> Work instruction
When you copy the entries, keep every word exactly as it is and drop the images.

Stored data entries
▬▬▬▬▬▬

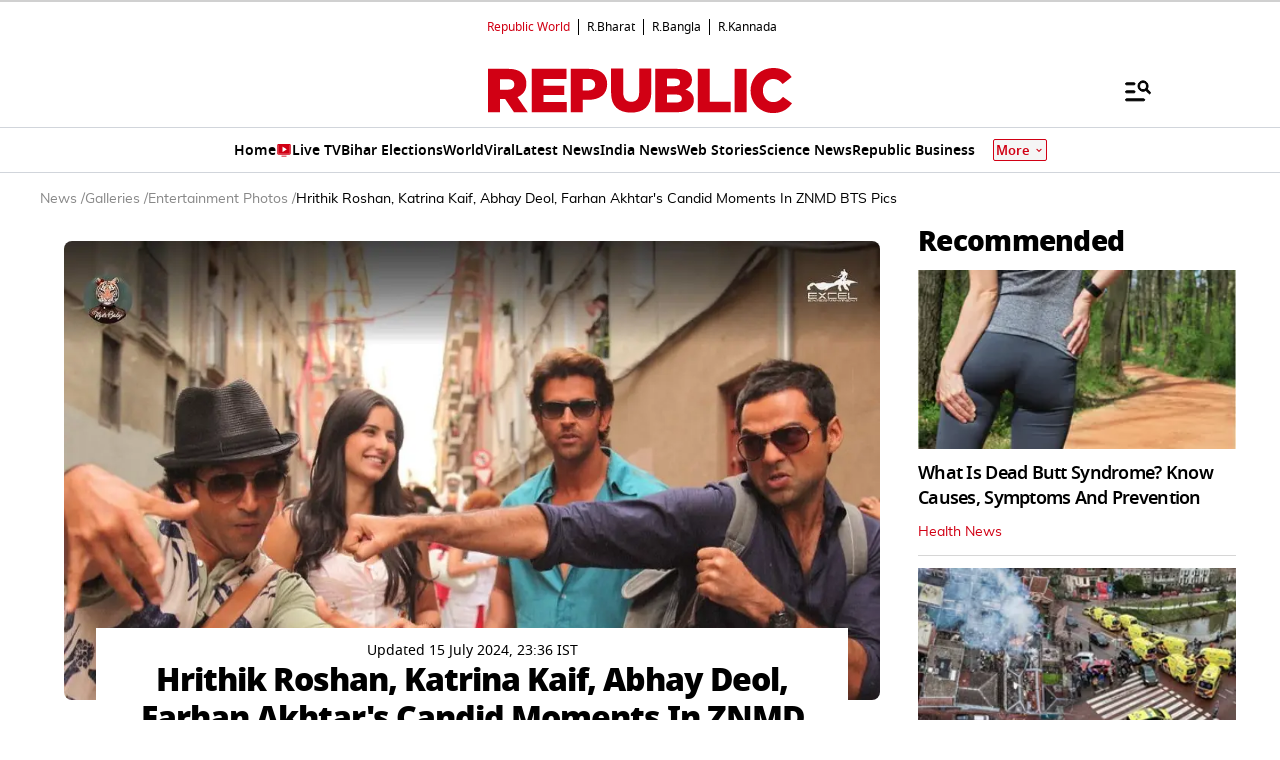

--- FILE ---
content_type: text/html; charset=utf-8
request_url: https://www.google.com/recaptcha/api2/aframe
body_size: 151
content:
<!DOCTYPE HTML><html><head><meta http-equiv="content-type" content="text/html; charset=UTF-8"></head><body><script nonce="wOI1DdX-hsW3nQQZRPGjBA">/** Anti-fraud and anti-abuse applications only. See google.com/recaptcha */ try{var clients={'sodar':'https://pagead2.googlesyndication.com/pagead/sodar?'};window.addEventListener("message",function(a){try{if(a.source===window.parent){var b=JSON.parse(a.data);var c=clients[b['id']];if(c){var d=document.createElement('img');d.src=c+b['params']+'&rc='+(localStorage.getItem("rc::a")?sessionStorage.getItem("rc::b"):"");window.document.body.appendChild(d);sessionStorage.setItem("rc::e",parseInt(sessionStorage.getItem("rc::e")||0)+1);localStorage.setItem("rc::h",'1768528925693');}}}catch(b){}});window.parent.postMessage("_grecaptcha_ready", "*");}catch(b){}</script></body></html>

--- FILE ---
content_type: application/javascript; charset=utf-8
request_url: https://fundingchoicesmessages.google.com/f/AGSKWxUxusw88hvWQNddwfDiHcrgQzkebUBtgco9xSl5YiCxx61Vg1up55CW7jnAW43PrrSdHFPB36Pn-a3zvwUVjj5OrjaG9Aa1Anq7u3ydX3c9IJIAwUFJrBd5PCC_HQK9eaJt-2IEM6_NRN99lNdpP_QerEGyMLmeon7wu49rkDq4S5X3yRL0vNAOWWi-/_/layad./aff_frame.-rollout-ad-/adsall._ad_render_
body_size: -1290
content:
window['cabd132e-d2d6-4a95-937c-ae25d4ac5811'] = true;

--- FILE ---
content_type: application/javascript; charset=utf-8
request_url: https://fundingchoicesmessages.google.com/f/AGSKWxU_ShIr_qIlPL31VwBPsoDoIAbQ8xyHqwhRI15U7fds8P_0IwV7WQBAA8W67Ns5du8jV8eEOGidcoQw8D20Rb7-R8Af049UYxGUKJqSBQKLnBgA9jxetX-R0QutJPwa1eD_SjQ5NA==?fccs=W251bGwsbnVsbCxudWxsLG51bGwsbnVsbCxudWxsLFsxNzY4NTI4OTIzLDU0MzAwMDAwMF0sbnVsbCxudWxsLG51bGwsW251bGwsWzddXSwiaHR0cHM6Ly93d3cucmVwdWJsaWN3b3JsZC5jb20vZ2FsbGVyaWVzL2VudGVydGFpbm1lbnQvaHJpdGhpay1yb3NoYW4ta2F0cmluYS1rYWlmLWFiaGF5LWRlb2wtZmFyaGFuLWFraHRhci1zLWNhbmRpZC1tb21lbnRzLWluLXpubWQtYnRzLXBpY3MiLG51bGwsW1s4LCJNOWxrelVhWkRzZyJdLFs5LCJlbi1VUyJdLFsxOSwiMiJdLFsxNywiWzBdIl0sWzI0LCIiXSxbMjksImZhbHNlIl1dXQ
body_size: -210
content:
if (typeof __googlefc.fcKernelManager.run === 'function') {"use strict";this.default_ContributorServingResponseClientJs=this.default_ContributorServingResponseClientJs||{};(function(_){var window=this;
try{
var OH=function(a){this.A=_.t(a)};_.u(OH,_.J);var PH=_.Zc(OH);var QH=function(a,b,c){this.B=a;this.params=b;this.j=c;this.l=_.F(this.params,4);this.o=new _.bh(this.B.document,_.O(this.params,3),new _.Og(_.Ok(this.j)))};QH.prototype.run=function(){if(_.P(this.params,10)){var a=this.o;var b=_.ch(a);b=_.Jd(b,4);_.gh(a,b)}a=_.Pk(this.j)?_.Xd(_.Pk(this.j)):new _.Zd;_.$d(a,9);_.F(a,4)!==1&&_.H(a,4,this.l===2||this.l===3?1:2);_.Dg(this.params,5)&&(b=_.O(this.params,5),_.fg(a,6,b));return a};var RH=function(){};RH.prototype.run=function(a,b){var c,d;return _.v(function(e){c=PH(b);d=(new QH(a,c,_.A(c,_.Nk,2))).run();return e.return({ia:_.L(d)})})};_.Rk(8,new RH);
}catch(e){_._DumpException(e)}
}).call(this,this.default_ContributorServingResponseClientJs);
// Google Inc.

//# sourceURL=/_/mss/boq-content-ads-contributor/_/js/k=boq-content-ads-contributor.ContributorServingResponseClientJs.en_US.M9lkzUaZDsg.es5.O/d=1/exm=kernel_loader,loader_js_executable/ed=1/rs=AJlcJMzanTQvnnVdXXtZinnKRQ21NfsPog/m=web_iab_tcf_v2_signal_executable
__googlefc.fcKernelManager.run('\x5b\x5b\x5b8,\x22\x5bnull,\x5b\x5bnull,null,null,\\\x22https:\/\/fundingchoicesmessages.google.com\/f\/AGSKWxXnZNjoIgdlHB4MTjZ_PsIuF0o-sTic-pD6Zy_f90uVFaV3cbcT2SEGYt_C3lPyeAXd1xLN9emzdfJd-sOWibLcNqZRTwY9tY-nvCqyx78I1JQN7eZMCO5eeVDhm345bbcxR00SxQ\\\\u003d\\\\u003d\\\x22\x5d,null,null,\x5bnull,null,null,\\\x22https:\/\/fundingchoicesmessages.google.com\/el\/AGSKWxXAlAX0WNXYENbfpBeGt72nTxEzJeSt-bdPr8yq--rKqwPJD6_lQ3_j-ufD70UtViItfzqrJebtQHn4XqgJYGbWdgBUOuwve5YpyOQKRmjf6-_9niqmyO7D5X6qgCj5mpYpS7vDHA\\\\u003d\\\\u003d\\\x22\x5d,null,\x5bnull,\x5b7\x5d\x5d\x5d,\\\x22republicworld.com\\\x22,1,\\\x22en\\\x22,null,null,null,null,1\x5d\x22\x5d\x5d,\x5bnull,null,null,\x22https:\/\/fundingchoicesmessages.google.com\/f\/AGSKWxUNmX3q3dEob4Aw2UWsr9AUtVRF6s7iFzxImsNHWz6okLLIb31CyCZKYEGdnHK37zCYPpY1y-_nwRDU0kQ9bkQbxrgbgmHI_hYYRJKoTHLx8FloH8mNS7Lf4-nPbvSdxI78QX3a4w\\u003d\\u003d\x22\x5d\x5d');}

▬▬▬▬▬▬

> Your response
--- FILE ---
content_type: text/html; charset=utf-8
request_url: https://www.google.com/recaptcha/api2/aframe
body_size: 151
content:
<!DOCTYPE HTML><html><head><meta http-equiv="content-type" content="text/html; charset=UTF-8"></head><body><script nonce="wOI1DdX-hsW3nQQZRPGjBA">/** Anti-fraud and anti-abuse applications only. See google.com/recaptcha */ try{var clients={'sodar':'https://pagead2.googlesyndication.com/pagead/sodar?'};window.addEventListener("message",function(a){try{if(a.source===window.parent){var b=JSON.parse(a.data);var c=clients[b['id']];if(c){var d=document.createElement('img');d.src=c+b['params']+'&rc='+(localStorage.getItem("rc::a")?sessionStorage.getItem("rc::b"):"");window.document.body.appendChild(d);sessionStorage.setItem("rc::e",parseInt(sessionStorage.getItem("rc::e")||0)+1);localStorage.setItem("rc::h",'1768528925693');}}}catch(b){}});window.parent.postMessage("_grecaptcha_ready", "*");}catch(b){}</script></body></html>

--- FILE ---
content_type: application/javascript; charset=utf-8
request_url: https://fundingchoicesmessages.google.com/f/AGSKWxUxusw88hvWQNddwfDiHcrgQzkebUBtgco9xSl5YiCxx61Vg1up55CW7jnAW43PrrSdHFPB36Pn-a3zvwUVjj5OrjaG9Aa1Anq7u3ydX3c9IJIAwUFJrBd5PCC_HQK9eaJt-2IEM6_NRN99lNdpP_QerEGyMLmeon7wu49rkDq4S5X3yRL0vNAOWWi-/_/layad./aff_frame.-rollout-ad-/adsall._ad_render_
body_size: -1290
content:
window['cabd132e-d2d6-4a95-937c-ae25d4ac5811'] = true;

--- FILE ---
content_type: application/javascript; charset=utf-8
request_url: https://fundingchoicesmessages.google.com/f/AGSKWxU_ShIr_qIlPL31VwBPsoDoIAbQ8xyHqwhRI15U7fds8P_0IwV7WQBAA8W67Ns5du8jV8eEOGidcoQw8D20Rb7-R8Af049UYxGUKJqSBQKLnBgA9jxetX-R0QutJPwa1eD_SjQ5NA==?fccs=W251bGwsbnVsbCxudWxsLG51bGwsbnVsbCxudWxsLFsxNzY4NTI4OTIzLDU0MzAwMDAwMF0sbnVsbCxudWxsLG51bGwsW251bGwsWzddXSwiaHR0cHM6Ly93d3cucmVwdWJsaWN3b3JsZC5jb20vZ2FsbGVyaWVzL2VudGVydGFpbm1lbnQvaHJpdGhpay1yb3NoYW4ta2F0cmluYS1rYWlmLWFiaGF5LWRlb2wtZmFyaGFuLWFraHRhci1zLWNhbmRpZC1tb21lbnRzLWluLXpubWQtYnRzLXBpY3MiLG51bGwsW1s4LCJNOWxrelVhWkRzZyJdLFs5LCJlbi1VUyJdLFsxOSwiMiJdLFsxNywiWzBdIl0sWzI0LCIiXSxbMjksImZhbHNlIl1dXQ
body_size: -210
content:
if (typeof __googlefc.fcKernelManager.run === 'function') {"use strict";this.default_ContributorServingResponseClientJs=this.default_ContributorServingResponseClientJs||{};(function(_){var window=this;
try{
var OH=function(a){this.A=_.t(a)};_.u(OH,_.J);var PH=_.Zc(OH);var QH=function(a,b,c){this.B=a;this.params=b;this.j=c;this.l=_.F(this.params,4);this.o=new _.bh(this.B.document,_.O(this.params,3),new _.Og(_.Ok(this.j)))};QH.prototype.run=function(){if(_.P(this.params,10)){var a=this.o;var b=_.ch(a);b=_.Jd(b,4);_.gh(a,b)}a=_.Pk(this.j)?_.Xd(_.Pk(this.j)):new _.Zd;_.$d(a,9);_.F(a,4)!==1&&_.H(a,4,this.l===2||this.l===3?1:2);_.Dg(this.params,5)&&(b=_.O(this.params,5),_.fg(a,6,b));return a};var RH=function(){};RH.prototype.run=function(a,b){var c,d;return _.v(function(e){c=PH(b);d=(new QH(a,c,_.A(c,_.Nk,2))).run();return e.return({ia:_.L(d)})})};_.Rk(8,new RH);
}catch(e){_._DumpException(e)}
}).call(this,this.default_ContributorServingResponseClientJs);
// Google Inc.

//# sourceURL=/_/mss/boq-content-ads-contributor/_/js/k=boq-content-ads-contributor.ContributorServingResponseClientJs.en_US.M9lkzUaZDsg.es5.O/d=1/exm=kernel_loader,loader_js_executable/ed=1/rs=AJlcJMzanTQvnnVdXXtZinnKRQ21NfsPog/m=web_iab_tcf_v2_signal_executable
__googlefc.fcKernelManager.run('\x5b\x5b\x5b8,\x22\x5bnull,\x5b\x5bnull,null,null,\\\x22https:\/\/fundingchoicesmessages.google.com\/f\/AGSKWxXnZNjoIgdlHB4MTjZ_PsIuF0o-sTic-pD6Zy_f90uVFaV3cbcT2SEGYt_C3lPyeAXd1xLN9emzdfJd-sOWibLcNqZRTwY9tY-nvCqyx78I1JQN7eZMCO5eeVDhm345bbcxR00SxQ\\\\u003d\\\\u003d\\\x22\x5d,null,null,\x5bnull,null,null,\\\x22https:\/\/fundingchoicesmessages.google.com\/el\/AGSKWxXAlAX0WNXYENbfpBeGt72nTxEzJeSt-bdPr8yq--rKqwPJD6_lQ3_j-ufD70UtViItfzqrJebtQHn4XqgJYGbWdgBUOuwve5YpyOQKRmjf6-_9niqmyO7D5X6qgCj5mpYpS7vDHA\\\\u003d\\\\u003d\\\x22\x5d,null,\x5bnull,\x5b7\x5d\x5d\x5d,\\\x22republicworld.com\\\x22,1,\\\x22en\\\x22,null,null,null,null,1\x5d\x22\x5d\x5d,\x5bnull,null,null,\x22https:\/\/fundingchoicesmessages.google.com\/f\/AGSKWxUNmX3q3dEob4Aw2UWsr9AUtVRF6s7iFzxImsNHWz6okLLIb31CyCZKYEGdnHK37zCYPpY1y-_nwRDU0kQ9bkQbxrgbgmHI_hYYRJKoTHLx8FloH8mNS7Lf4-nPbvSdxI78QX3a4w\\u003d\\u003d\x22\x5d\x5d');}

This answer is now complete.